Accommodation Statement

The University of Massachusetts Amherst is committed to making reasonable, effective, and appropriate accommodations to meet the needs of students with disabilities and help create a barrier-free campus. If you have a disability and require accommodations, please register with Disability Services, meet with an Access Coordinator in Disability Services, and send your accommodation letter to your faculty. Information on services and registration is available on the Disability Services website (https://www.umass.edu/disability-services/).

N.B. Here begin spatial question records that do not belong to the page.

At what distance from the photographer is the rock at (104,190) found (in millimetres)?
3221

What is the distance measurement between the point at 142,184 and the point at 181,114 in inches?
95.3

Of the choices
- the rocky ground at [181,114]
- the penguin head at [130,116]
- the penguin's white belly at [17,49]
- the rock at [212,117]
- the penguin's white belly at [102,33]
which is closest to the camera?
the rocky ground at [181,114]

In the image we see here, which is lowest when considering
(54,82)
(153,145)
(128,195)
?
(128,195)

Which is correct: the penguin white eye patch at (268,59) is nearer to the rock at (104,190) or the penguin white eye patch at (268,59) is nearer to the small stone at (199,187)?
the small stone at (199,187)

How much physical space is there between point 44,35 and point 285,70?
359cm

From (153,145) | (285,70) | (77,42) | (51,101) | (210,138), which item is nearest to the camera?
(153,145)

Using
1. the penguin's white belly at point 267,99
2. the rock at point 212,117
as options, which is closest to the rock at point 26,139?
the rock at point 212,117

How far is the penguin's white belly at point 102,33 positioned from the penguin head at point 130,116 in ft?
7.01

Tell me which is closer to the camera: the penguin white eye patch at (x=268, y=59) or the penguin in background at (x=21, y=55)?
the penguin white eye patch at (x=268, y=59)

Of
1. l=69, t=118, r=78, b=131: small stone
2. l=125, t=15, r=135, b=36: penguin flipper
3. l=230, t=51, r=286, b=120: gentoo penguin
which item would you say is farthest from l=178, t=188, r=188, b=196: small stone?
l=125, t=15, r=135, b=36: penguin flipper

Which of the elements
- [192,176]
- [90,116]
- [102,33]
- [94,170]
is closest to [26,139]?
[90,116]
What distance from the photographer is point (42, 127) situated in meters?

Artificial Intelligence (AI)

Use of AI tools (UMass enterprise licensed version of Copilot is the recommended option) is permitted in this course for students who wish to use them. To adhere to our scholarly values, students must cite any AI-generated material that informed their work (this includes in-text citations and/or use of quotations, and in your reference list). Using an AI tool to generate content without proper attribution qualifies as academic dishonesty.


Title IX Statement

In accordance with Title IX of the Education Amendments of 1972 that prohibits gender-based discrimination in educational settings that receive federal funds, the University of Massachusetts Amherst is committed to providing a safe learning environment for all students, free from all forms of discrimination, including sexual assault, sexual harassment, domestic violence, dating violence, stalking, and retaliation. This includes interactions in person or online through digital platforms and social media. Title IX also protects against discrimination on the basis of pregnancy, childbirth, false pregnancy, miscarriage, abortion, or related conditions, including recovery. There are resources here on campus to support you. A summary of the available Title IX resources (confidential and non-confidential) can be found at the following link: https://www.umass.edu/titleix/resources. You do not need to make a formal report to access them. If you need immediate support, you are not alone. Free and confidential support is available 24 hours a day / 7 days a week / 365 days a year at the SASA Hotline 413-545-0800.